# What you will do:
Your answer must consist of the records exactly as given, with no pictures included.

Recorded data
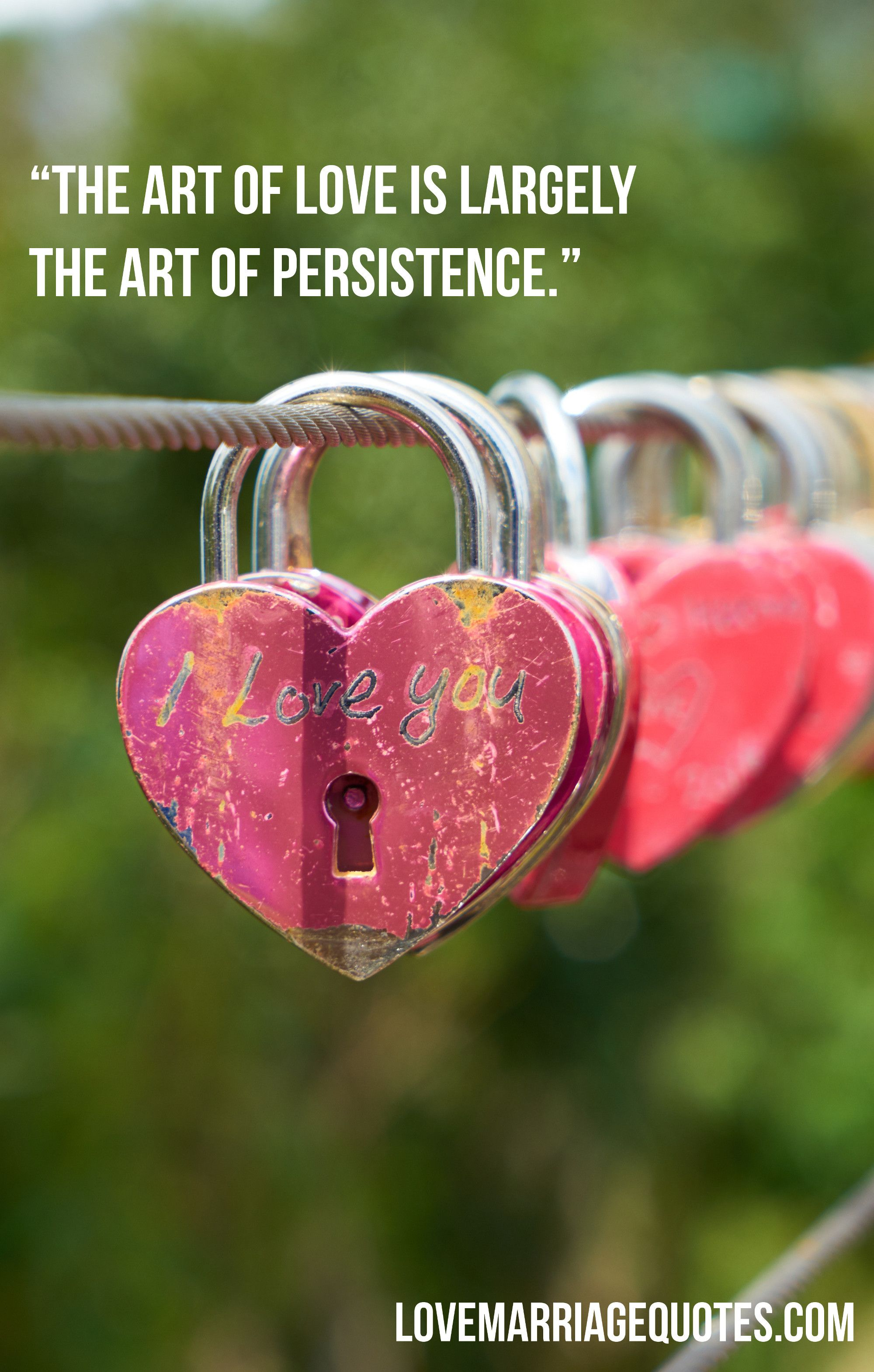 The Art Of Love Is Largely The Art Of Persistence Learn To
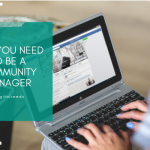 Why you need to be a community manager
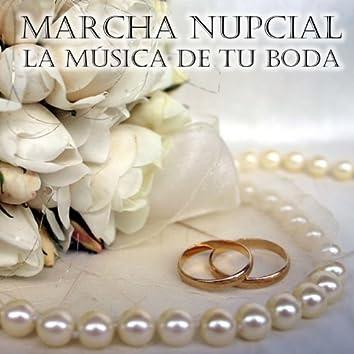 Marcha Nupcial - La Música de Tu Boda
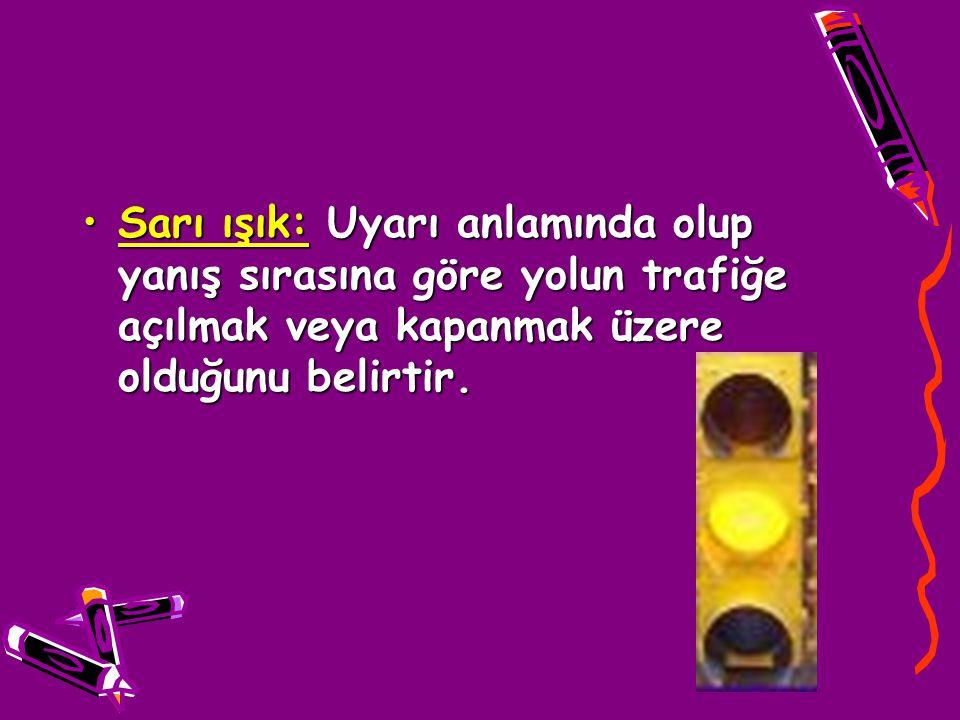 Sarı ışık: Uyarı anlamında olup yanış sırasına göre yolun trafiğe açılmak veya kapanmak üzere olduğunu belirtir.Sarı ışık: Uyarı anlamında olup yanış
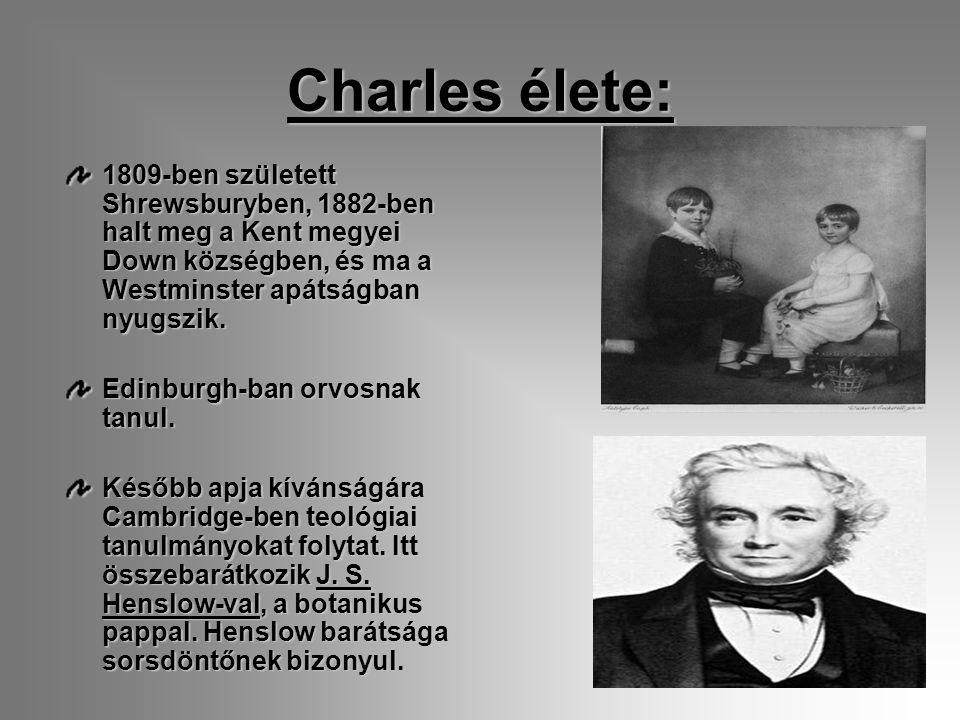 Charles élete: 1809-ben született Shrewsburyben, 1882-ben halt meg a Kent megyei Down községben, és ma a Westminster apátságban nyugszik. Edinburgh-ba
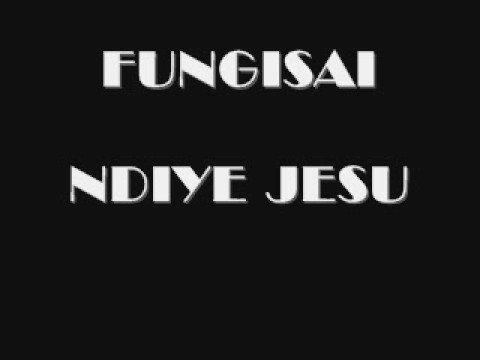 Fungisai - Ndiye Jesu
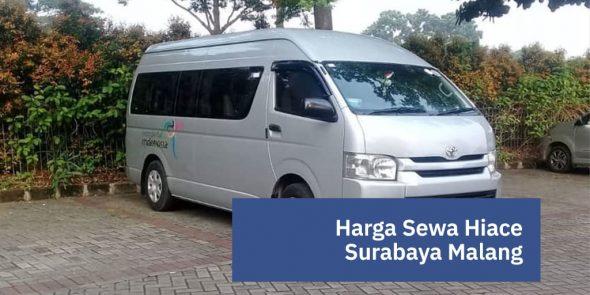 Update Terbaru Harga Sewa Hiace Surabaya Malang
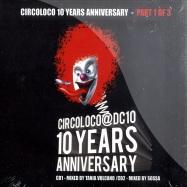 CIRCOLOCO 10 YEARS ANNIVERSARY 1 (2CD)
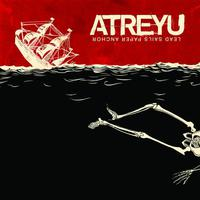 Atreyu - Lead Sails Paper Anchor (2007)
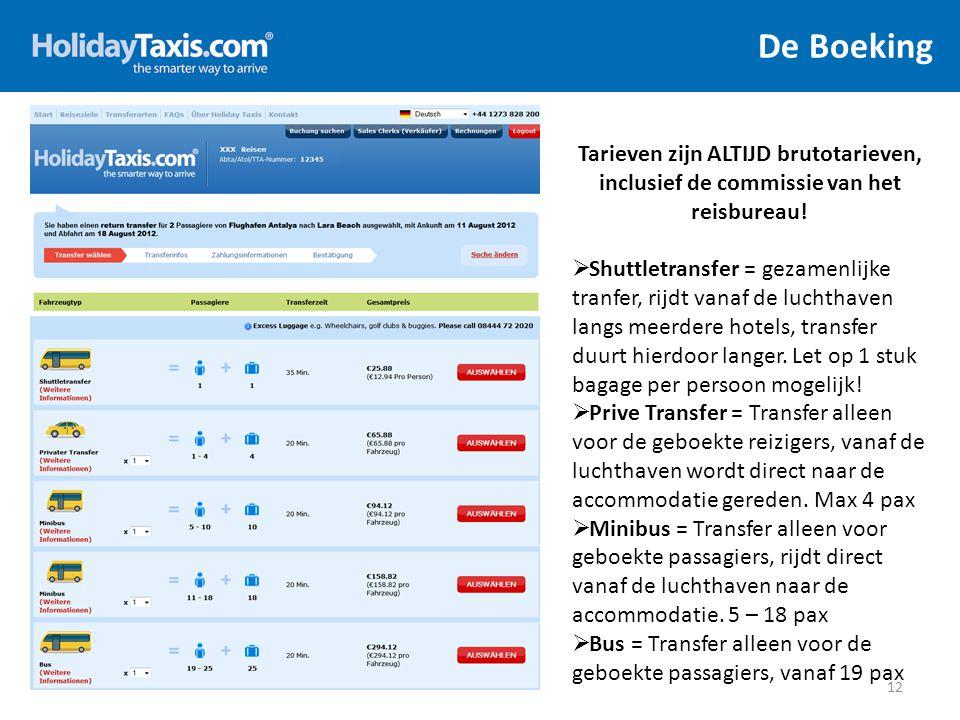 De Boeking Tarieven zijn ALTIJD brutotarieven, inclusief de commissie van het reisbureau!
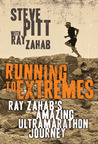 Running To Extremes: Ray Zahab's Amazing Ultramarathon Journey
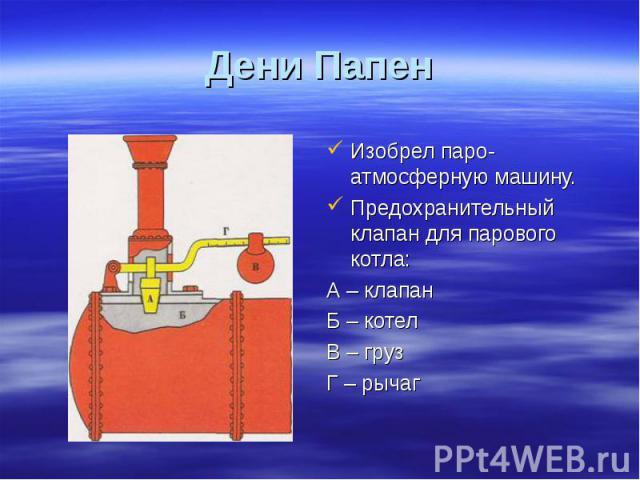 Изобрел паро-атмосферную машину. Изобрел паро-атмосферную машину. Предохранительный клапан для парового котла: А – клапан Б – котел В – груз Г – рычаг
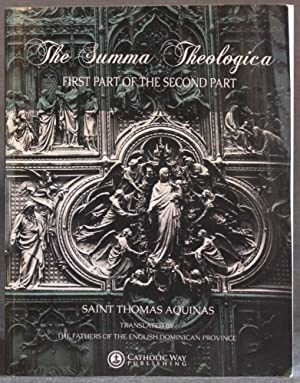 THE SUMMA THEOLOGICA: FIRST PART OF THE SECOND PART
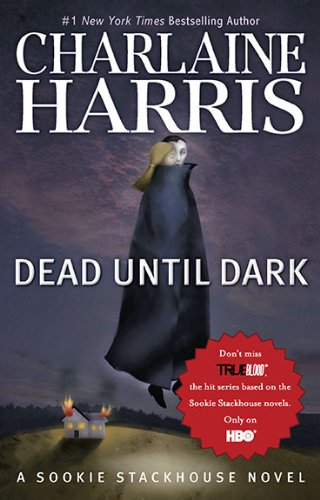 Dead Until Dark  (Sookie Stackhouse/True Blood, Book 1), Charlaine Harris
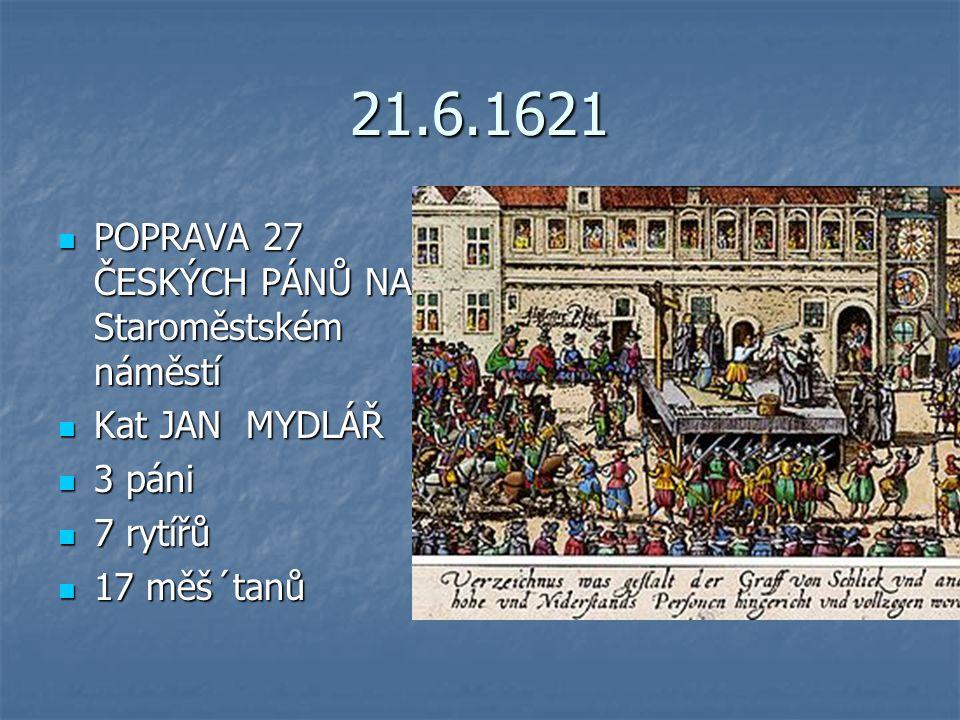 21.6.1621 POPRAVA 27 ČESKÝCH PÁNŮ NA Staroměstském náměstí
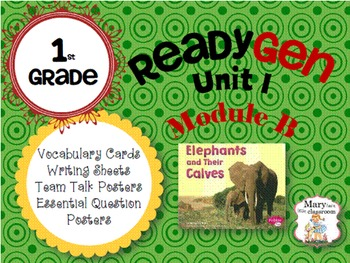 ReadyGen First Grade: Unit 1 Module B : Elephants and Their Calves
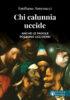 Copertina del libro Chi calunnia uccide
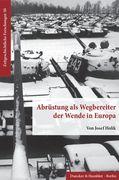 Abrüstung als Wegbereiter der Wende in Europa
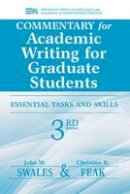Swales, John M.; Feak, Christine B. - Commentary for Academic Writing for Graduate Students - 9780472035069 - V9780472035069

# Completed exercise:
 The Art Of Love Is Largely The Art Of Persistence Learn To
 Why you need to be a community manager
 Marcha Nupcial - La Música de Tu Boda
 Sarı ışık: Uyarı anlamında olup yanış sırasına göre yolun trafiğe açılmak veya kapanmak üzere olduğunu belirtir.Sarı ışık: Uyarı anlamında olup yanış
 Charles élete: 1809-ben született Shrewsburyben, 1882-ben halt meg a Kent megyei Down községben, és ma a Westminster apátságban nyugszik. Edinburgh-ba
 Fungisai - Ndiye Jesu
 Update Terbaru Harga Sewa Hiace Surabaya Malang
 CIRCOLOCO 10 YEARS ANNIVERSARY 1 (2CD)
 Atreyu - Lead Sails Paper Anchor (2007)
 De Boeking Tarieven zijn ALTIJD brutotarieven, inclusief de commissie van het reisbureau!
 Running To Extremes: Ray Zahab's Amazing Ultramarathon Journey
 Изобрел паро-атмосферную машину. Изобрел паро-атмосферную машину. Предохранительный клапан для парового котла: А – клапан Б – котел В – груз Г – рычаг
 THE SUMMA THEOLOGICA: FIRST PART OF THE SECOND PART
 Dead Until Dark  (Sookie Stackhouse/True Blood, Book 1), Charlaine Harris
 21.6.1621 POPRAVA 27 ČESKÝCH PÁNŮ NA Staroměstském náměstí
 ReadyGen First Grade: Unit 1 Module B : Elephants and Their Calves
 Copertina del libro Chi calunnia uccide
 Abrüstung als Wegbereiter der Wende in Europa
Swales, John M.; Feak, Christine B. - Commentary for Academic Writing for Graduate Students - 9780472035069 - V9780472035069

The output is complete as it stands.